My honeymoon, shot on iPhone 6: How to take great photos with your iPhone

With Apple’s recent “Shot on iPhone 6” promos highlighting the amazing camera on the newest iPhones, taking a good picture isn’t nearly as hard as it used to be.

I was recently on my honeymoon in Hawaii, and this gave me the opportunity to put the iPhone to the test. As the best camera we brought on a trip with so many tricky photo-ops, it was impressive watching the camera adapt to various situations. Of course, then there’s the issue of getting your best shots ready for social media, so I’ll discuss a few of my tricks to make OK pictures look great too.

What you’ll need for your trip:

  • An iPhone (or one of the respectable Android phones with good cameras)*
  • Google Photos, Instagram (or your social network of choice) installed on your phone

*Your results may vary using older phones

First up, while there are countless camera apps on the App Store, I stick to the default camera app for almost all of my photography.

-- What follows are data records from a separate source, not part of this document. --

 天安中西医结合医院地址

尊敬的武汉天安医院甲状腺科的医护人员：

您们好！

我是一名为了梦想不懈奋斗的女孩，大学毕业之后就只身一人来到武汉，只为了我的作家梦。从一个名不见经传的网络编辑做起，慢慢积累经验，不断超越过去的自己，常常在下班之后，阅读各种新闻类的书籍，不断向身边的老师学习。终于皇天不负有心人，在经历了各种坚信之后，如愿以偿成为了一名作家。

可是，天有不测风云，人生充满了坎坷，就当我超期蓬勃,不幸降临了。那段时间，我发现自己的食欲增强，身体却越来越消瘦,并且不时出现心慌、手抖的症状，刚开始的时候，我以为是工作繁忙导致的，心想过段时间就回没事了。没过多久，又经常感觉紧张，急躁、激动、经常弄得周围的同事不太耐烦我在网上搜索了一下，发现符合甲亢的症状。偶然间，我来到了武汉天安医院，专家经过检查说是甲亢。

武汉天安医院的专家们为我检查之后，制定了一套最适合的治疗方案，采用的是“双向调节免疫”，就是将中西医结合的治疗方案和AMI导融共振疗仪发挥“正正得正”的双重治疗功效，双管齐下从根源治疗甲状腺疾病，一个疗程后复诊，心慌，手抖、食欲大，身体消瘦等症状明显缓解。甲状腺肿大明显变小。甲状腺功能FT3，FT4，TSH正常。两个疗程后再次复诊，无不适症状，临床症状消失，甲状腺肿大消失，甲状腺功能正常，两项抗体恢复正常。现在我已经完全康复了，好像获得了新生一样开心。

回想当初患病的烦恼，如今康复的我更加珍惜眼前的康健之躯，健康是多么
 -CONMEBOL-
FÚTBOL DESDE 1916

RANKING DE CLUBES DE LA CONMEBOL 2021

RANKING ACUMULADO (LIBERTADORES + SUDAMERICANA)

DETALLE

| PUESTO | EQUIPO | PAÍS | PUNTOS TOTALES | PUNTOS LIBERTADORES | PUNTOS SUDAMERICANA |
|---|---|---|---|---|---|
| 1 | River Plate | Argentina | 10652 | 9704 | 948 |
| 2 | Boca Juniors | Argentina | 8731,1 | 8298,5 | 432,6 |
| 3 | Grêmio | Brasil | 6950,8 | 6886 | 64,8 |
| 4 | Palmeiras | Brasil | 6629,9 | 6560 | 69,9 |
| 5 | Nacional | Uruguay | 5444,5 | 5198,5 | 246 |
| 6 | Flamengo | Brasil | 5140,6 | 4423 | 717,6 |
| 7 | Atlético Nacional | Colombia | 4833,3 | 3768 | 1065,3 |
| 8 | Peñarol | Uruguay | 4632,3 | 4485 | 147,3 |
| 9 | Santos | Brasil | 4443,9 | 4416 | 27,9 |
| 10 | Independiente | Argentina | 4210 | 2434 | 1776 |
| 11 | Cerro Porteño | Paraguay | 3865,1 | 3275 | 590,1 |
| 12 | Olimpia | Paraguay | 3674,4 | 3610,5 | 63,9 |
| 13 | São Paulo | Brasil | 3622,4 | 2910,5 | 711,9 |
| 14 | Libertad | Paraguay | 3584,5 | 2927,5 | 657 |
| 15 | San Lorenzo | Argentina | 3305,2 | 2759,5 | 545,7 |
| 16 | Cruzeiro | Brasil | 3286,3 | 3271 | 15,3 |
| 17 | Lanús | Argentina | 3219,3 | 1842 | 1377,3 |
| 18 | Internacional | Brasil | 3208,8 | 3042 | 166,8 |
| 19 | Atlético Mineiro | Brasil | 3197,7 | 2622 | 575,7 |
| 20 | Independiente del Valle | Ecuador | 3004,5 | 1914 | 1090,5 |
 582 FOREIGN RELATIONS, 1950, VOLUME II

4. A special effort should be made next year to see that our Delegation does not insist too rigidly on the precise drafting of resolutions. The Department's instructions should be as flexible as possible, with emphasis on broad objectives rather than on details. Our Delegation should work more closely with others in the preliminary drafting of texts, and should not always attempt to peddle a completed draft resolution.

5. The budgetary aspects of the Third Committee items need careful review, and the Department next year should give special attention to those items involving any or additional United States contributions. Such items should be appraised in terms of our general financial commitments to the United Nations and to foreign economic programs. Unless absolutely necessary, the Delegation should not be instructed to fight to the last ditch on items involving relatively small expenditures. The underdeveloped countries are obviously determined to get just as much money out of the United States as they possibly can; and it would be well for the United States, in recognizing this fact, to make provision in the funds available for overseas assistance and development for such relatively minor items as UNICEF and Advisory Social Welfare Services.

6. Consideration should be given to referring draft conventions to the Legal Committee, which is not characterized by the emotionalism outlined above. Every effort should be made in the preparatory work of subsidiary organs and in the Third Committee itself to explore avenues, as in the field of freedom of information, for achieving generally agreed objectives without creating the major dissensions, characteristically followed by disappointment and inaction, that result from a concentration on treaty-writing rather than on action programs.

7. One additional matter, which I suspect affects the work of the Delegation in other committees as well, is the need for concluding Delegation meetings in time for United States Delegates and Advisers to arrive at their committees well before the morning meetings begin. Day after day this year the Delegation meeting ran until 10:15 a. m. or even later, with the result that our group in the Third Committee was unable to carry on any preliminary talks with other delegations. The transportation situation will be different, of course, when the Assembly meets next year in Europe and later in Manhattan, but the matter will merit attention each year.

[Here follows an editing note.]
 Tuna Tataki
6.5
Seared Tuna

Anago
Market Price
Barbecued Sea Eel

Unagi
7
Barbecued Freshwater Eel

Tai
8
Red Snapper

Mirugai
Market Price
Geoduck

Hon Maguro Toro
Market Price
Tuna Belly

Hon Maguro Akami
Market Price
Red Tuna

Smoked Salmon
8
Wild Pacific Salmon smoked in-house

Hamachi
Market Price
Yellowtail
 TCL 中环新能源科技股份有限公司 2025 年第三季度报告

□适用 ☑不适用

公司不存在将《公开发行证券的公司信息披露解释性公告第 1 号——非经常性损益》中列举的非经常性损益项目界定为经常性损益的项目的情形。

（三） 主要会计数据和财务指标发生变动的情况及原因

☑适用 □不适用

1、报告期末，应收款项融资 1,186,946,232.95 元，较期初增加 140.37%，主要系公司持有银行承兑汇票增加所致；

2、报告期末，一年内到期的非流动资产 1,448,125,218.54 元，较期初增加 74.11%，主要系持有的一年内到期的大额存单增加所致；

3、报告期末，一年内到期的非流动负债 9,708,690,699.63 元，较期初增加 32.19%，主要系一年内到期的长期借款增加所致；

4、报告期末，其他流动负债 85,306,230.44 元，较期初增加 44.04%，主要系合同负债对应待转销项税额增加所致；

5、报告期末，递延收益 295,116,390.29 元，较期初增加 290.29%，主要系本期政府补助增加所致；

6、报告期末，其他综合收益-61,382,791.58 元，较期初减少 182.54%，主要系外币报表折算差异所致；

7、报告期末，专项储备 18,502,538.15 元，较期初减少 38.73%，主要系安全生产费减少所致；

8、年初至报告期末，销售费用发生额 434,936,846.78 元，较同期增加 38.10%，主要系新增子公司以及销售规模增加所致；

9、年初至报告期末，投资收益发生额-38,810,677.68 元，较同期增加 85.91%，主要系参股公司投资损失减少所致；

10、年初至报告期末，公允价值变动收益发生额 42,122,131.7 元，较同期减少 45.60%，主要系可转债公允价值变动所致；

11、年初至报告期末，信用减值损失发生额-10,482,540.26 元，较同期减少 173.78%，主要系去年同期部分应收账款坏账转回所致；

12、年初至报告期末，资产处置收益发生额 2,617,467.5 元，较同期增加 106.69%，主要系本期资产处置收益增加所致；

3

The iPhone camera app supports burst photos, semi-manual exposure control, autofocus, self-timers, panorama, time-lapse, slow-motion video, filters, HDR and much more. It’s also accessible from the lock screen, which means you can take a picture only 1-2 seconds after your hand touches the phone.

One of my favourite tools in the iPhone camera software is the exposure and focus control that couldn’t be simpler to use. Simply tap the screen to focus as desired, and slide your finger up and down on the sun-slider to control the exposure (brightness) of the scene. This is particularly useful on a beach vacation, because light can vary between bright sun during the day, and firelight at night. Locking the focus and then adjusting exposure as needed helped me capture decent shots of a luau with no additional tweaking after the fact, even using digital zoom.


In bright light, it can be very useful to switch on HDR (high dynamic range) mode, which will combine photos at several exposures to attempt to light a scene evenly. Finally, one thing the newer iPhones can do now is take a whole bunch of pictures (a burst) by holding down the shutter button (or the volume buttons, another very useful tip I’m amazed some people still haven’t discovered). In addition to hopefully capturing one good photo in the burst, having this series of photos will also come in handy later.

Once you have your photos, and you’re back at the hotel, it’s time to post your favourite shots. Pictures rarely look quite as good as they do when you first take them, but with a surprisingly small amount of work, you can improve your pictures a lot. The new Google Photos app has completely replaced my on my homescreen, because it’s very powerful and gives you access to editing tools that apply changes directly to your photos (with permission of course).

My favourite part of Google Photos (aside from unlimited 16MP backups that work quickly and flawlessly) is that its editing tools don’t overthink the process. You have access to “Auto”, a function which looks at your photo and enhances it automatically in a way that Instagram, Facebook, Apple’s own, and others simply can’t hope to match. In addition to that one-touch edit, you can also customize light levels, colour and “Pop”, another great tool that adds texture to your photo and improves most of my shots.


Once you finish editing your photo in Google Photos (if it needs some finessing), you can apply any filters or additional edits in Twitter, Instagram or other social network, and post it. I prefer to post from Instagram, simply because that way I can post the same photo to multiple networks with a tap or two, instead of posting separately to different photo services.

As a last special tip, let’s go back to the burst photo I told you to keep in your mind from earlier. I lied when I said my favourite feature of Google Photos was the “auto” button. My actual favourite feature is the animations the app will generate from a series of photos of the same scene. When you upload a burst photo, the app generates a GIF of that scene automatically, making me feel like we’re living in the Harry Potter universe. Seriously, if you haven’t tried this free app, it’s an incredible experience, and now most photos I take of people are bursts. If that isn’t the future, I don’t know what is.